|
I was expecting an ML-driven framework where you write the HTML you want to scrape, and the framework diffs the trees and attempts to extract the information from the target tree as best it can to match your input tree. That's what pops into mind when I think of "declarative" scraping. LET google = DOCUMENT("https://www.google.com/", true)
INPUT(google, 'input[name="q"]', "ferret")

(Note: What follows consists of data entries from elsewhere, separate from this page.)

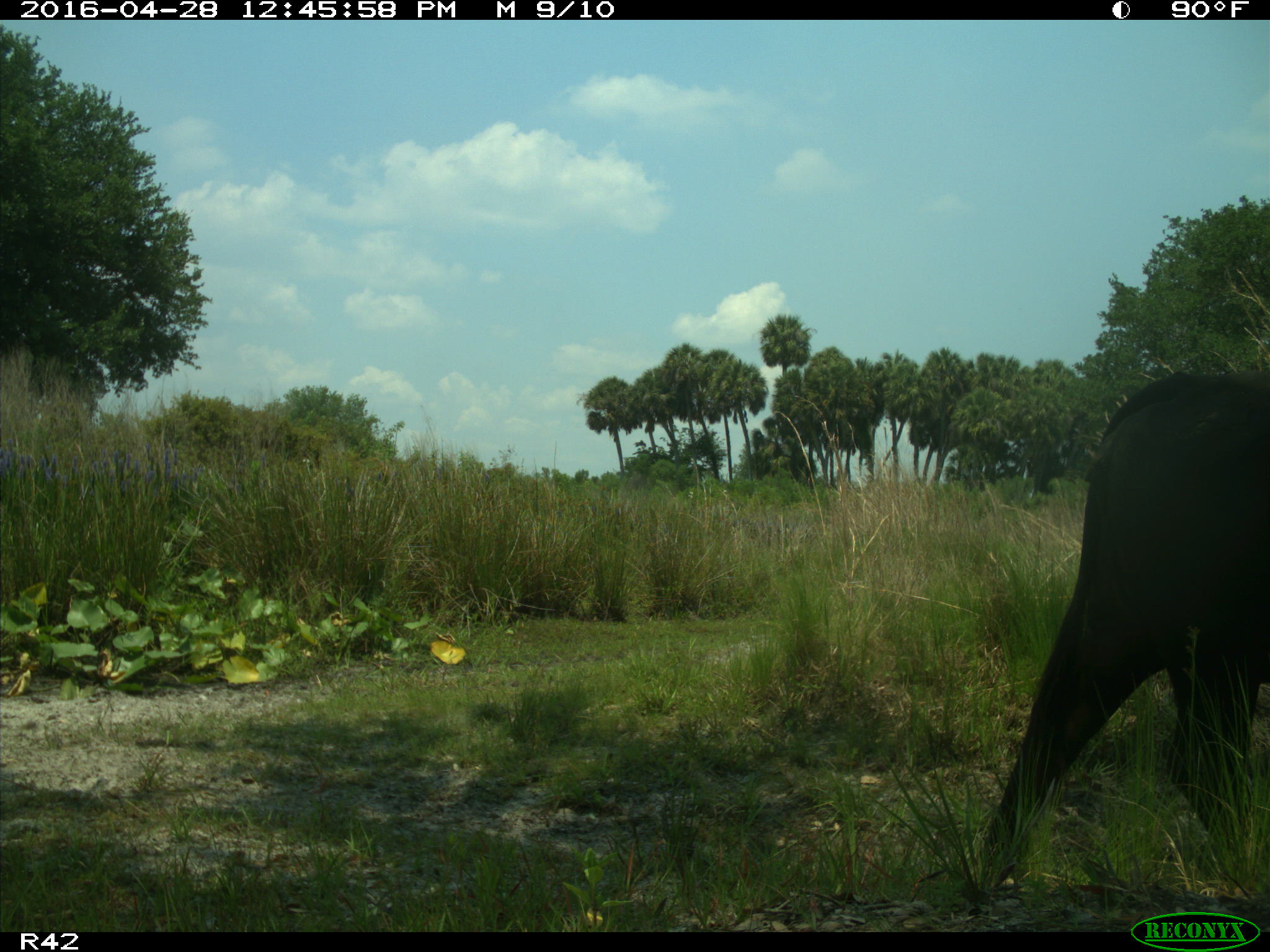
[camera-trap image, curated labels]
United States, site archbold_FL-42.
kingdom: Animalia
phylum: Chordata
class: Mammalia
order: Artiodactyla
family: Bovidae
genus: Bos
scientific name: Bos taurus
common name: domestic cow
Bos taurus (domestic cow).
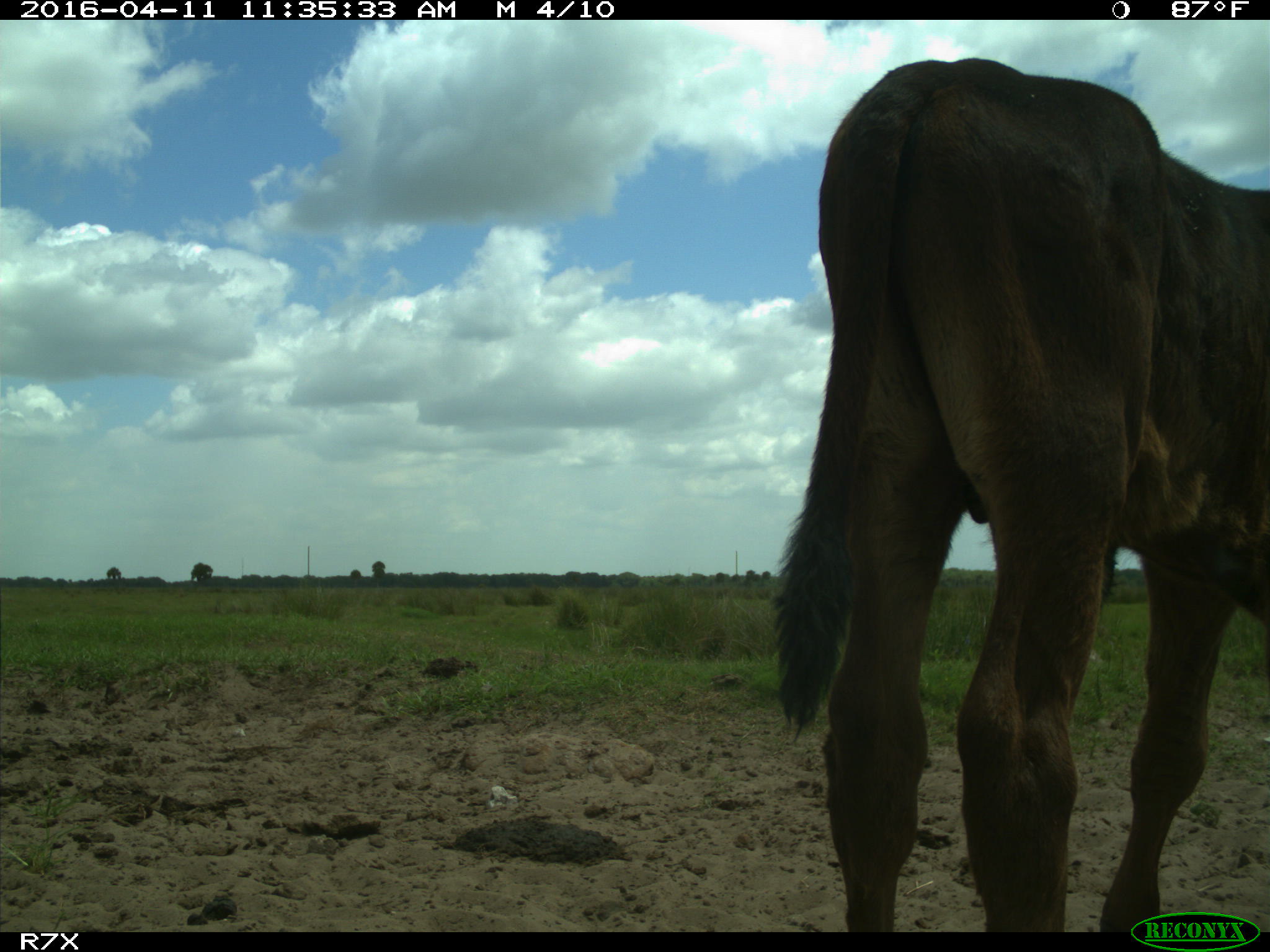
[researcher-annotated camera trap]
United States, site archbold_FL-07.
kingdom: Animalia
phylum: Chordata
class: Mammalia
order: Artiodactyla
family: Bovidae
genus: Bos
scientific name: Bos taurus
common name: domestic cow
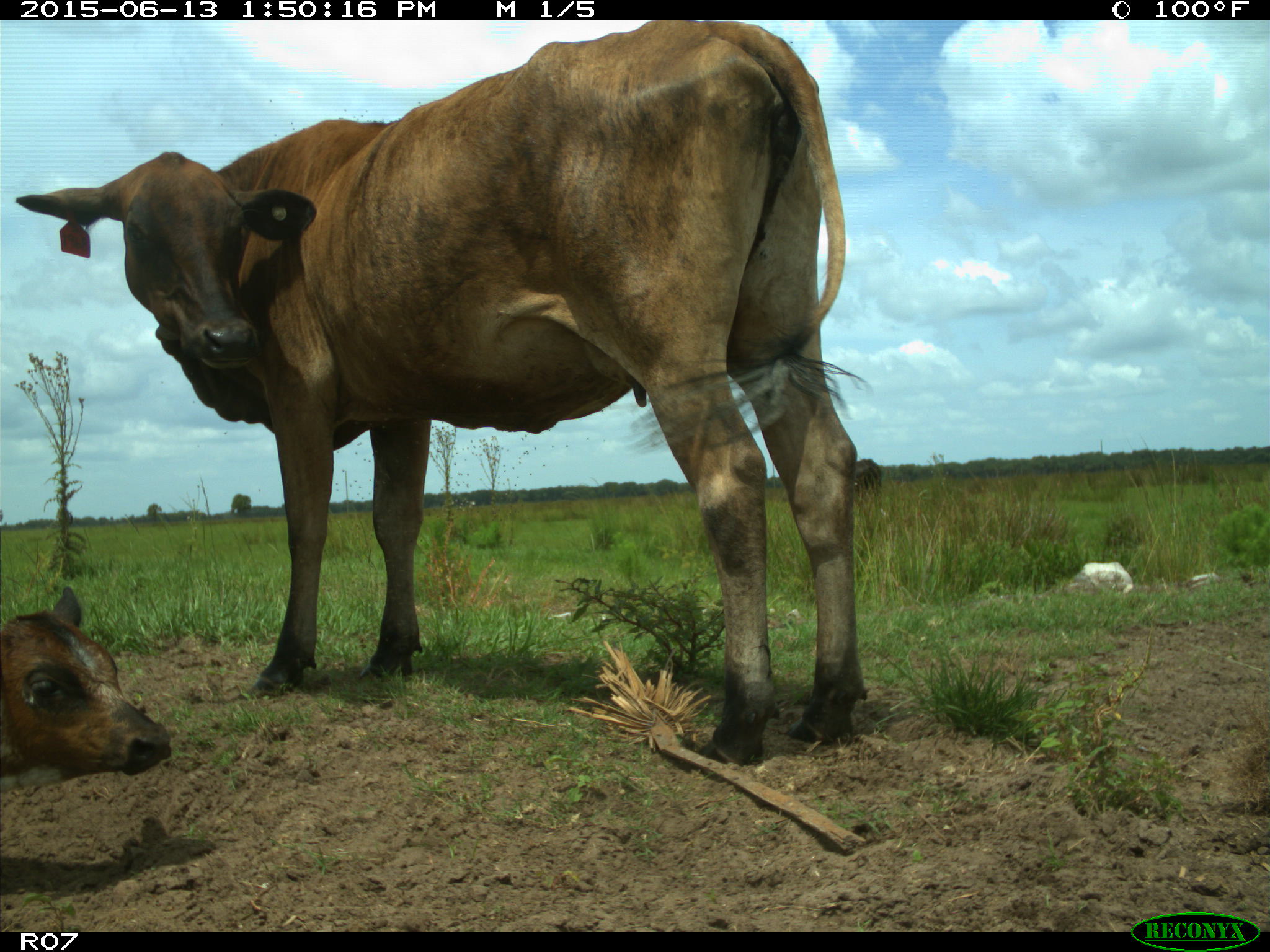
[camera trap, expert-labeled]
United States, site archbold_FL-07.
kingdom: Animalia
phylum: Chordata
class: Mammalia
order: Artiodactyla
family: Bovidae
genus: Bos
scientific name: Bos taurus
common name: domestic cow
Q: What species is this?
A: Bos taurus (domestic cow).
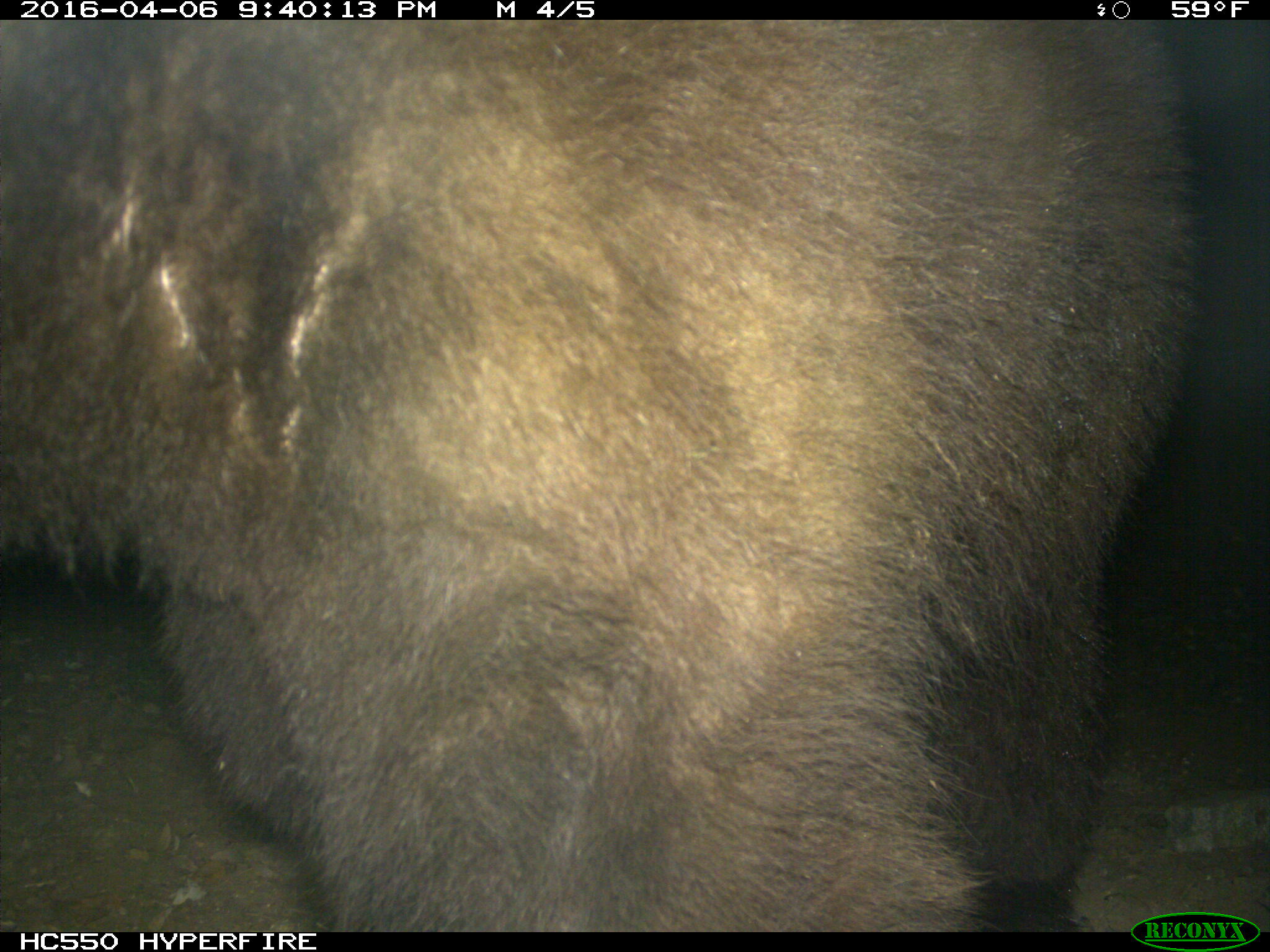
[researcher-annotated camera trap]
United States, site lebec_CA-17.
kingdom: Animalia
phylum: Chordata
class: Mammalia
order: Carnivora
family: Ursidae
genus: Ursus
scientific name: Ursus americanus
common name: american black bear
Ursus americanus (american black bear).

CLICK(google, 'input[name="btnK"]')
WAIT_NAVIGATION(google)
LET result = (
FOR result IN ELEMENTS(google, '.g')
RETURN {
title: ELEMENT(result, 'h3 > a'),
description: ELEMENT(result, '.st'),
url: ELEMENT(result, 'cite')
}
)
RETURN (
FOR page IN result
FILTER page.title != NONE
RETURN page
)
Looks an awful lot like: const { document, input, elements, waitNavigation } = require("your-library")
const scrape = () => {
let google = document("...", true)
input(google, "...", "...")
click(google, "...")
waitNavigation(google)
return elements(google, ".g")
.map(r => {...})
.filter(p => {..})
}
scrape();
Am I missing something here? I don't see anything declarative about the the first one over the second; both of these look identical and rather imperative to me. Is "declarative" becoming a buzzword (thanks to React, maybe?), or am I missing something? |